The laws need to change. The referee should have three clear choices. Award a try, restart the game some other way, or call a time-out and consult with the assistants and/or TMO before making one of those two decisions. Once a try or a restart (scrum 5, 22 drop out, penalty etc.) is awarded, even if they are shown to be wrong, it is a referee error and the decision stands. Some lee-way - the referee can put his arm up (as if signalling a try) or signal some other choice (held up say) and then immediately call for advice to indicate their belief but their need to check.

On the flip-side, although it's not his fault, the recommendation from the assistant referee to check the Nadolo try was an cowardly one. Peyper, quite reasonably, couldn't see. He was close to the ruck, more than half the width of the pitch away. But that was quite clearly a try, why did we need to check? There was no hint of foul play either. Peyper wanted to award the try but the assistant recommended he check. The assistant is 2m away and has a clear view of the action. Peyper was more like 25m away and had 2 bodies in the way. Of course he's going to take that recommendation - he did exactly the right thing and should be commended, not pilloried for it. The muppet that made the recommendation should be pilloried though - what did he think he saw?

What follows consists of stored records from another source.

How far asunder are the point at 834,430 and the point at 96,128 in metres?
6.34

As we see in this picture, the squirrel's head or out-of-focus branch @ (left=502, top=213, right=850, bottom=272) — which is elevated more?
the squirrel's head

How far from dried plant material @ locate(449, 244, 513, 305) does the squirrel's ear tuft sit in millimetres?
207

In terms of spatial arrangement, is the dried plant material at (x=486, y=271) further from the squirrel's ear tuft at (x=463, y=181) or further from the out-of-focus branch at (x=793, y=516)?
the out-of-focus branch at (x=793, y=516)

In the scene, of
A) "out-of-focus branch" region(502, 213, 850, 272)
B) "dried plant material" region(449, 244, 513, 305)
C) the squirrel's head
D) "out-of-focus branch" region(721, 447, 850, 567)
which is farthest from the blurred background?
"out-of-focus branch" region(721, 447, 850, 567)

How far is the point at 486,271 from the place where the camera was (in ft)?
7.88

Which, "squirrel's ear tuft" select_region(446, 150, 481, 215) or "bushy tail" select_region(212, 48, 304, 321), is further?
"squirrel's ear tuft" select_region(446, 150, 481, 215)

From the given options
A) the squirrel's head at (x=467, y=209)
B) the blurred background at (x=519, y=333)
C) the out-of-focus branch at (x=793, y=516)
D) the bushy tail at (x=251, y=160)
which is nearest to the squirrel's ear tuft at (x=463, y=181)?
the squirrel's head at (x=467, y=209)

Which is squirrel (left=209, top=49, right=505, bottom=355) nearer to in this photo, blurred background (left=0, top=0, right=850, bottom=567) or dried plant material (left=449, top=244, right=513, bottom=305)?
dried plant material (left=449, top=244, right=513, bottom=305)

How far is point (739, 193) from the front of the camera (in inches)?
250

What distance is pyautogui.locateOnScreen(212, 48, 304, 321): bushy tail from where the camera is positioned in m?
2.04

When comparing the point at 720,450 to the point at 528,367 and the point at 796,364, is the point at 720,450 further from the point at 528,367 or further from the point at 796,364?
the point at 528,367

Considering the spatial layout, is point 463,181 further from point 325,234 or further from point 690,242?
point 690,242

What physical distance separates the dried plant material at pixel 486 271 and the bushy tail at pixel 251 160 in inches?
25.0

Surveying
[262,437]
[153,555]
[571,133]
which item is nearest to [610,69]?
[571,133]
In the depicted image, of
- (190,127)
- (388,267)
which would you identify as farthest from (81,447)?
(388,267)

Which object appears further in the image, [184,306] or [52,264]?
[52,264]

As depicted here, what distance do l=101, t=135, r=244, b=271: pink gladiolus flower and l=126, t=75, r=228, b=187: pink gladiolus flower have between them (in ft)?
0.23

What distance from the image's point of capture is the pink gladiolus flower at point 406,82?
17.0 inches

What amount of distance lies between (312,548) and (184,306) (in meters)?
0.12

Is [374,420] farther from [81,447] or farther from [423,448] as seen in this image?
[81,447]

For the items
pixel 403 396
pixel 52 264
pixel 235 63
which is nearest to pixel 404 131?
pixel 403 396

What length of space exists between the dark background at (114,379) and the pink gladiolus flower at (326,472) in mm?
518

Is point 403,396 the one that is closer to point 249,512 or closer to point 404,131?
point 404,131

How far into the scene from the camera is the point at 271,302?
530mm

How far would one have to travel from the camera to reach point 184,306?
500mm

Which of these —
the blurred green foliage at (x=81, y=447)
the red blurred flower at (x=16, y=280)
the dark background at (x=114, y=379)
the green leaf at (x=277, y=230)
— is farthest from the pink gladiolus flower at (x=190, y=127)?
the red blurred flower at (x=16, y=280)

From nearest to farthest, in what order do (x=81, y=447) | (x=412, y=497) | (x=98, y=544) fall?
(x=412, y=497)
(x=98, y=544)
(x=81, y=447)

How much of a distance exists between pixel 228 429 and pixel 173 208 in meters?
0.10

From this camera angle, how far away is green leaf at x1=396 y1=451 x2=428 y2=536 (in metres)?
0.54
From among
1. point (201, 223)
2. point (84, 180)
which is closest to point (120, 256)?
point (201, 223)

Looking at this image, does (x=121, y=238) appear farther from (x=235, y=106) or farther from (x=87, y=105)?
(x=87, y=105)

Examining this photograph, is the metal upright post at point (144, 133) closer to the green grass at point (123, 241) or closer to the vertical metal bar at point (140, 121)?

Ben Kay is of the opinion on neck rolls and the like that the public and the players will accept the referees and their assistants getting it wrong on borderline cases rather than going to the TMO on every case. While I have sympathy for this and in the long run this will be what it settles down to, I think for the first couple of weeks of the RWC we're not going to see it. Neck rolls are possibly more dangerous than most high tackles that we see these days. With a neck roll you grab someone around the neck and use that hold to roll them out of the ruck - which I imagine is as painful as it sounds, and it means it's a forward who is probably off balance and ends up with another forward landing on his head/neck. Most high tackles these days are an arm out in reflex with relatively little power or and arm which impacts high but is angled down - a lot of the power is not to the head/neck, it's spread over the chest/shoulders/arms still. It's undoubtedly more dangerous than being hit lower but the real old-fashioned head-high smacks are met by cards, often red cards straight away, and consequently have disappeared. The officials are keen to prove they're being really hot on this, and they're keen to prove they're going to be hot in terms of penalties and cards. I suspect they're also going to use the TMO a lot to drive that point home to everyone. Name and publicly shame to make sure all the players and coaches really get the message.

But will the actual TMO is a good thing, the process needs to be looked at and improved. And soon please!